“Time: Blank Verse”
“Time: Blank Verse”
The poem is untitled in MS IA; entitled by Ruskin as “Time / Blank Verse” in his later witness, MS III. Specifying blank verse in the title is in keeping with another poem probably composed within a few months (or even weeks or days) of “Time: Blank Verse”—“On the Rainbow: In Blank Verse”.
Poem; New Yearʼs poem.
Facsimiles by permission of John Ruskin Collection, General Collection, Beinecke Rare Book and Manuscript Library, Yale University. Transcriptions of texts and commentary © David C. Hanson.

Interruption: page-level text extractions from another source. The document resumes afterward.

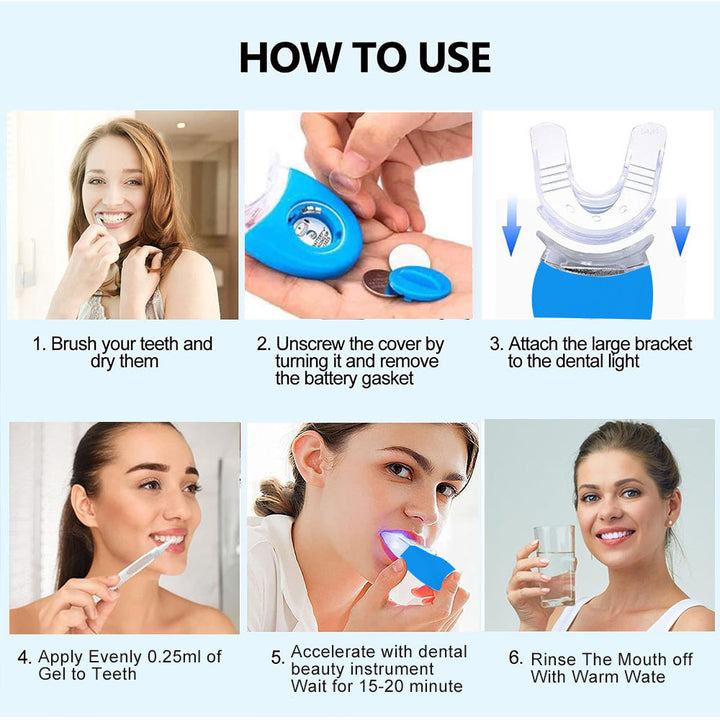 HOW TO USE

1. Brush your teeth and dry them

2. Unscrew the cover by turning it and remove the battery gasket

3. Attach the large bracket to the dental light

4. Apply Evenly 0.25ml of Gel to Teeth

5. Accelerate with dental beauty instrument Wait for 15-20 minute

6. Rinse The Mouth off With Warm Wate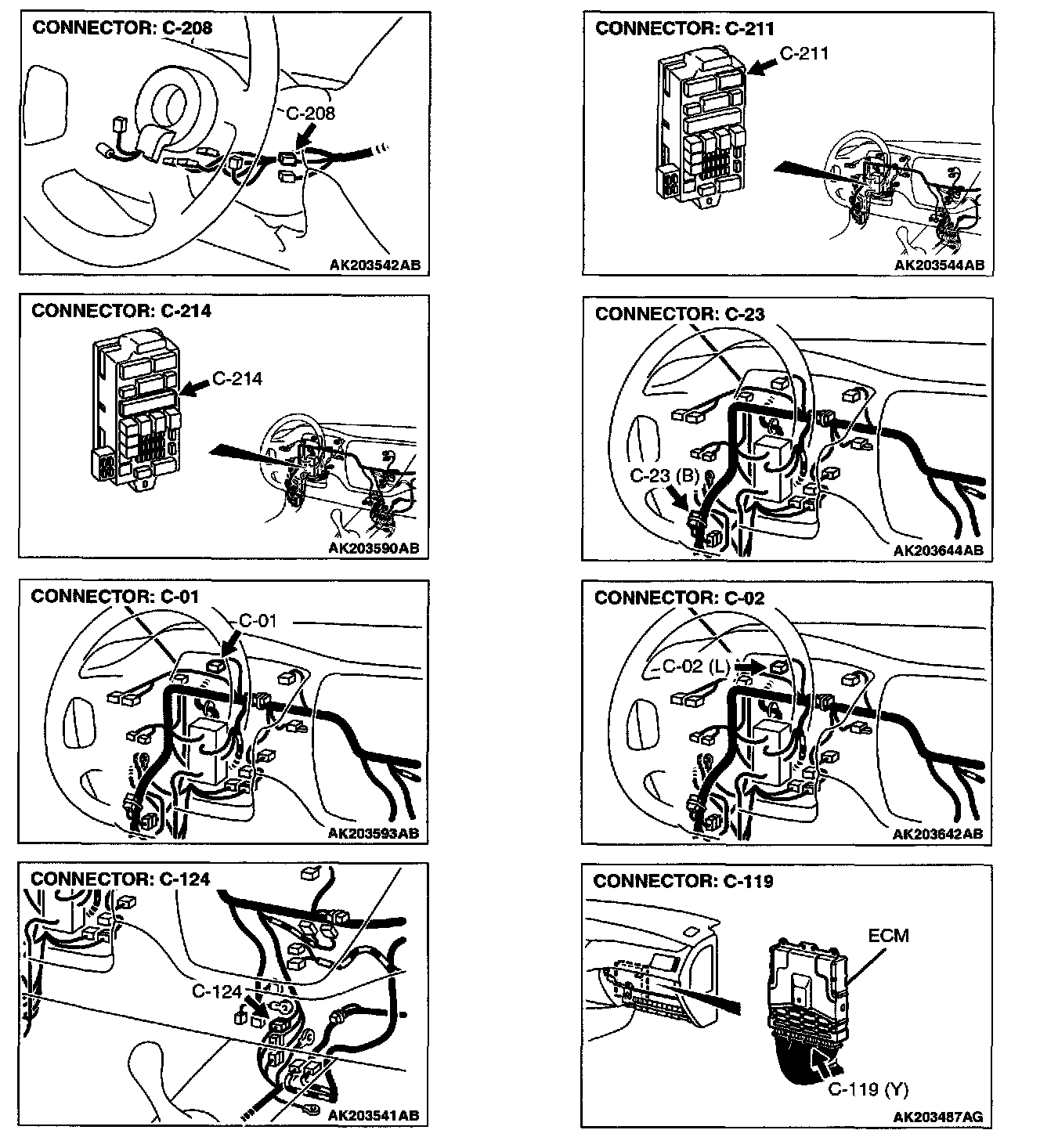 CONNECTOR: C-208

C-208

AK203542AB

CONNECTOR: C-211

C-211

AK203544AB

CONNECTOR: C-214

C-214

AK203590AB

CONNECTOR: C-23

C-23 (B)

AK203644AB

CONNECTOR: C-01

C-01

AK203593AB

CONNECTOR: C-02

C-02 (L)

AK203642AB

CONNECTOR: C-124

C-124

AK203541AB

CONNECTOR: C-119

ECM

C-119 (Y)

AK203487AG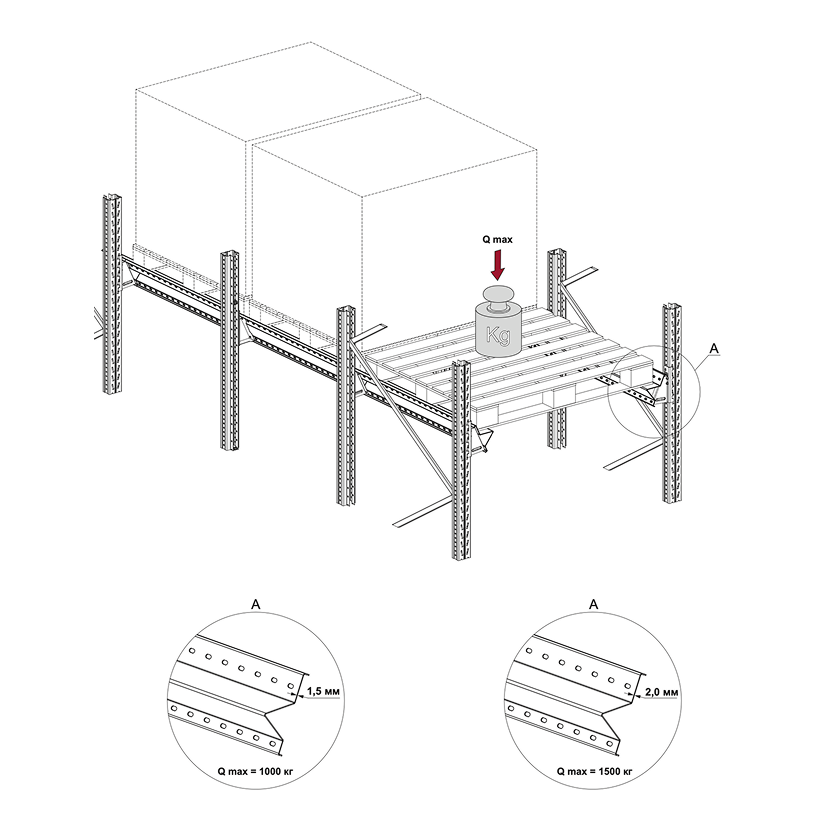 Q max

Kg

A

A

1,5 мм

Q max = 1000 кг

A

2,0 мм

Q max = 1500 кг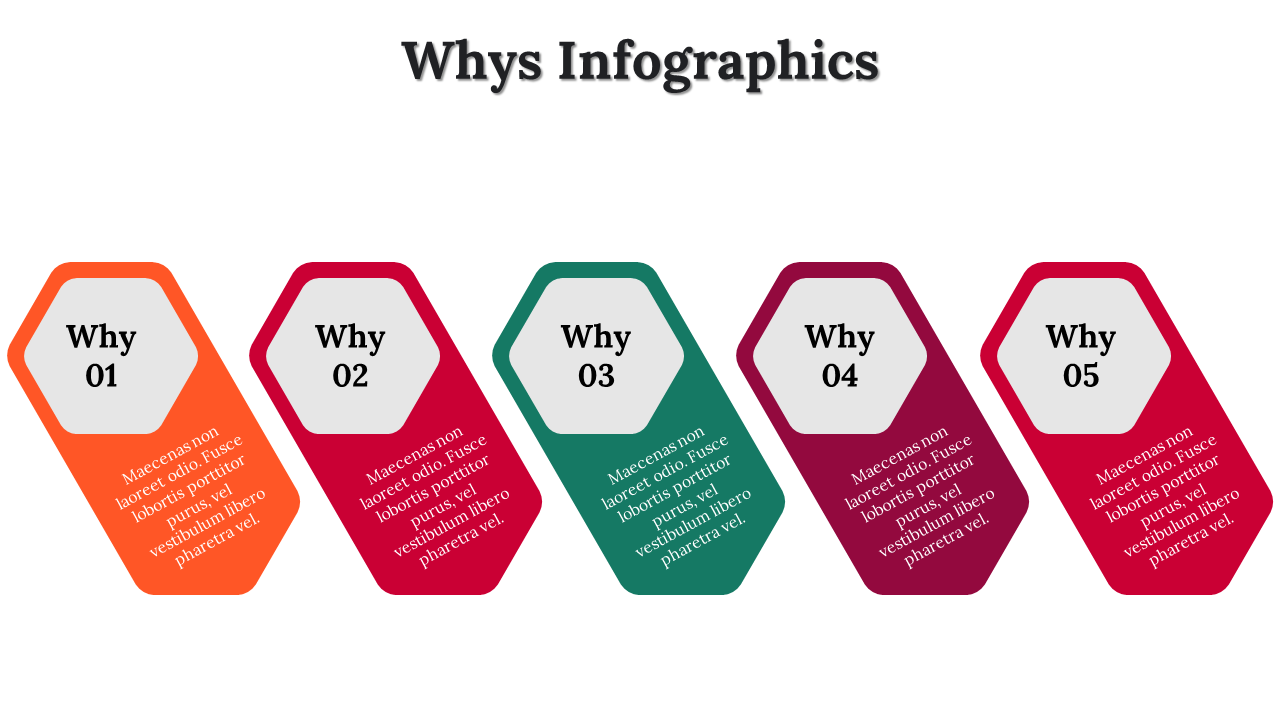 Whys Infographics

Why 01

Maecenas non laoreet odio. Fusce lobortis porttitor purus, vel vestibulum libero pharetra vel.

Why 02

Maecenas non laoreet odio. Fusce lobortis porttitor purus, vel vestibulum libero pharetra vel.

Why 03

Maecenas non laoreet odio. Fusce lobortis porttitor purus, vel vestibulum libero pharetra vel.

Why 04

Maecenas non laoreet odio. Fusce lobortis porttitor purus, vel vestibulum libero pharetra vel.

Why 05

Maecenas non laoreet odio. Fusce lobortis porttitor purus, vel vestibulum libero pharetra vel.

In MS IA, which is a compilation, the manuscript per se of the poem (see MS IA: Contents), is a one‐sheet, 12.5 by 20 cm holograph, presumably meant as a New Yearʼs Poem presentation copy.
1 January 1827.
Dated by Ruskin in the MS IA manuscript, an annotation that identifies the work as the first definitely known instance of a New Yearʼs Poem (see also “The Needless Alarm”: Discussion). At the end of the MS III witness, a hand other than Ruskinʼs dated the poem as “Jan 1.1827”. The hand appears to be W. G. Collingwoodʼs.
In MS III, given the poemʼs position amid writing from early 1828 (i.e., positioned between “The Constellations: Northern, Some of the Zodiac, and Some of the Southern” and “The Sun”), this witness must date from early 1828.
Composition and Publication
MS III witness, Poems (4o, 1891), 1:xxvi–xxvii; Poems (8o, 1891), 1:xiii–xiv; and Ruskin, Works, 2:258–59.
As the second poem of the MS III Second Poetry Anthology, “Time: Blank Verse” in this version cannot derive from the MS IA version, as claimed in the Library Edition (Ruskin, Works, 2:258 n. 1), since, in the anthology, it precedes “The Sun”, which belongs to 1828. Rather, the MS III version is a copy, with variants, of the earlier presentation copy for New Yearʼs Day, 1827.
Since “The Sun”, like “Time: Blank Verse”, is a New Yearʼs Poem, Ruskin may have celebrated the New Yearʼs Day for 1828 by enhancing MS III, inserting after “Harry and Lucy”, Vol. 2, the MS III Second Poetry Anthology, which includes these poems. It is possible that this observance repeated a similar pattern in MS I, to which he had added “Poetry” [MS I Poetry Anthology] following “Harry and Lucy”, Vol. 1, in early 1827. (In “Poetry” [MS I Poetry Anthology], he included “The Needless Alarm”, which may have been composed a year earlier, in January 1826, and which may therefore have likewise served as a New Yearʼs Poem; see “The Needless Alarm”: Discussion.)